Miharu se apaixonou pelo Marley desde que eu publiquei a
história do seu resgate aqui no blog. Mas preferiu deixar a adoção para alguém que já não tivesse 12 bigodes, 11 focinhos e cinco carpas. Eu também me apaixonei pelo terreno de 3 mil metros quadrados das fotografias, mas achei melhor esperar por um candidato que não morasse tão longe. Acontece que o tempo passou e ninguém se interessou pelo nosso querido-cão-demônio.
Com a jornada dupla de trabalho, o abandono da
Pandora, a suspeita de pneumonia e a batida do Escortinho, a vida ficou pesada demais em
Gatoca. Marley quase não passeava, os gatos acabaram totalmente negligenciados. Foi quando Miharu e eu decidimos arriscar o "intercâmbio cultural". Dia 26 de dezembro, Rose (Cachorreira Militante, Louca por Gatos) saiu de Sorocaba com o chiqueirinho do Zafira preparado e, às 9h, nós caímos na estrada.
Mesmo entupido de Acepran, o aloprado tentou enterrar o osso ganho de presente no porta-malas, perseguiu os cachorros do restaurante em Registro, brigou com todos os ônibus do percurso. Nossa despedida, aliás, iniciou-se na noite de Natal. Por causa dos fogos de artifício, Mariana e eu passamos uma hora trancadas com a criatura dentro do carro, o rádio ligado, as orelhas cheias de algodão. Bastava uma parar de chorar para que a outra recomeçasse.
Tirar o figura de casa mostrou-se tarefa bem mais difícil do que encarar as seis horas de viagem. Na mansão de Santa Felicidade, ele correu e latiu tanto, que fez cansar dois rottweilers. Ainda roubou um osso esquecido pela turma no jardim. Miharu instalou suas quinquilharias bernardenses no casebre da horta, com direito à sofá e cobertor. Na primeira bronca, porém, o ingrato quase lhe arrancou o dedo, mostrando a qualidade da educação que recebera na terra das batatas.

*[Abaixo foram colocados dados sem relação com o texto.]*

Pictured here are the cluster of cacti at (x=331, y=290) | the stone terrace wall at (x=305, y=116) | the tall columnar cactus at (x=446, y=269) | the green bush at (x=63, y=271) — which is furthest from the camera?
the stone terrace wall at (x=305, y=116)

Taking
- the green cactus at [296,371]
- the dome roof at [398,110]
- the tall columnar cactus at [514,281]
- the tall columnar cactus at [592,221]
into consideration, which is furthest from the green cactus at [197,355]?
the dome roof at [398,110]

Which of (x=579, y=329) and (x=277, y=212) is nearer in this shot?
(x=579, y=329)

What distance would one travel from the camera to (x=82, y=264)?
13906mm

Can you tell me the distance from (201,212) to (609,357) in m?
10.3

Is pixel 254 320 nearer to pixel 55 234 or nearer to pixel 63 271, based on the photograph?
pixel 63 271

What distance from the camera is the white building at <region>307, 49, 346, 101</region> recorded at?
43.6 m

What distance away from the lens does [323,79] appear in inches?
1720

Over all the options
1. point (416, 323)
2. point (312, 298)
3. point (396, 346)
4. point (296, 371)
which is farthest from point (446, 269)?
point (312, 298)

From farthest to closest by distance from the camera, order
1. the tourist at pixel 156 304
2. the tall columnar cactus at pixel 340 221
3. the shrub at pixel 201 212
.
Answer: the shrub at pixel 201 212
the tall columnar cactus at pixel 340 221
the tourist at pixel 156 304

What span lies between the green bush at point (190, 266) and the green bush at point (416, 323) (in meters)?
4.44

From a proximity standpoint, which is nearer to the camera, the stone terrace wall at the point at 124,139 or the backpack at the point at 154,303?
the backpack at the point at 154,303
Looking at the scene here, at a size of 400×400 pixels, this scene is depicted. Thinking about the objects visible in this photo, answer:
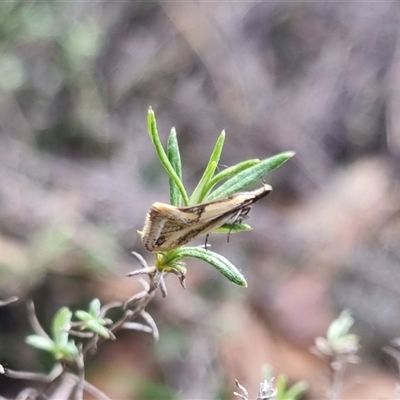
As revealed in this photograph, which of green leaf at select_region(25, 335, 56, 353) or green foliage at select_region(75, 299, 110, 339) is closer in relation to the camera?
green foliage at select_region(75, 299, 110, 339)

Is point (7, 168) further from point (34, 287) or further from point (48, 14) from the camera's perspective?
point (48, 14)

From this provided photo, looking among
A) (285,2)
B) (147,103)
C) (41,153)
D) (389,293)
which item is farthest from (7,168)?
(285,2)

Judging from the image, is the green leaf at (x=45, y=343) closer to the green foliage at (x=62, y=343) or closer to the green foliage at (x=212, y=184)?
the green foliage at (x=62, y=343)

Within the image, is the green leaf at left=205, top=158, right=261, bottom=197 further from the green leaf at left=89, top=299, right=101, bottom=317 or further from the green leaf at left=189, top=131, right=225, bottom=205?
the green leaf at left=89, top=299, right=101, bottom=317

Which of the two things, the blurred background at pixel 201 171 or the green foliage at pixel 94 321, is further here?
the blurred background at pixel 201 171

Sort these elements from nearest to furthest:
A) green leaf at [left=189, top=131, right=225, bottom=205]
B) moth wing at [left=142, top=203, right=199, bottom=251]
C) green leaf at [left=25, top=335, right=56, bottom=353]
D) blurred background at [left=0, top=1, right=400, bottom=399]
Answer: moth wing at [left=142, top=203, right=199, bottom=251]
green leaf at [left=189, top=131, right=225, bottom=205]
green leaf at [left=25, top=335, right=56, bottom=353]
blurred background at [left=0, top=1, right=400, bottom=399]

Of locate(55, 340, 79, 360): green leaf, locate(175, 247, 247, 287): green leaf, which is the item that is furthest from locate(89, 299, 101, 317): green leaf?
locate(175, 247, 247, 287): green leaf

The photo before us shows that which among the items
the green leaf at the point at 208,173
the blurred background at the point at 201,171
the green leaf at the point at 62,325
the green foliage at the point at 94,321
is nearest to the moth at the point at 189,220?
the green leaf at the point at 208,173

A madrugada atingiu o clímax dos filmes de terror, graças aos uivos compridos que insistiam em testar meu desapego. Sábado, o sem noção conseguiu fugir para a área dos akitas, um casal de ursos que fica separado dos demais cães pelo histórico de rinha. Não imagino de onde arrumei coragem para apartá-los antes que o sangue tomasse as paredes. Arrisco até a dizer que o macho de modestos 60 quilos curtiu a idéia de ter um companheiro de aventuras.
Domingo, foi dia de trocar cafunés, brincar com a corda-esfregão e o humano de pelúcia, marchar no pote de água. A adaptação superara as expectativas. Eis que a segunda-feira amanheceu nublada como o meu coração. E Merlin (rebatizado por motivos óbvios) resolveu jogar todos os seus pertences no gramado, em protesto à minha partida. Andava de um lado para o outro inquieto, só queria saber de morder. Machucou meu braço feio, tentando prender minha blusa junto com a camiseta do Harry Potter, lembrança dos nossos cinco meses de convivência.
Expliquei, entre soluços, que ele havia se mudado para ser mais feliz, ter amigos peludos e um espaço arborizado à altura de suas peripécias. Claro que sentiremos falta do focinho grudado na janela pedindo biscoito, da empolgação ao passear de carro, da recepção animada no portão, das contorções desajeitadas para caber no colo, das cavalgadas no estacionamento da faculdade de direito, do olhar canino mais doce do universo.
Ainda me pego evitando fazer barulho de manhã para não acordá-lo, pensando no melhor momento de levá-lo ao parque, separando saquinhos plásticos para recolher os cocôs, vestindo roupa velha na hora de atender a campainha.
Mas Marley não é mais o "cachorro da garagem".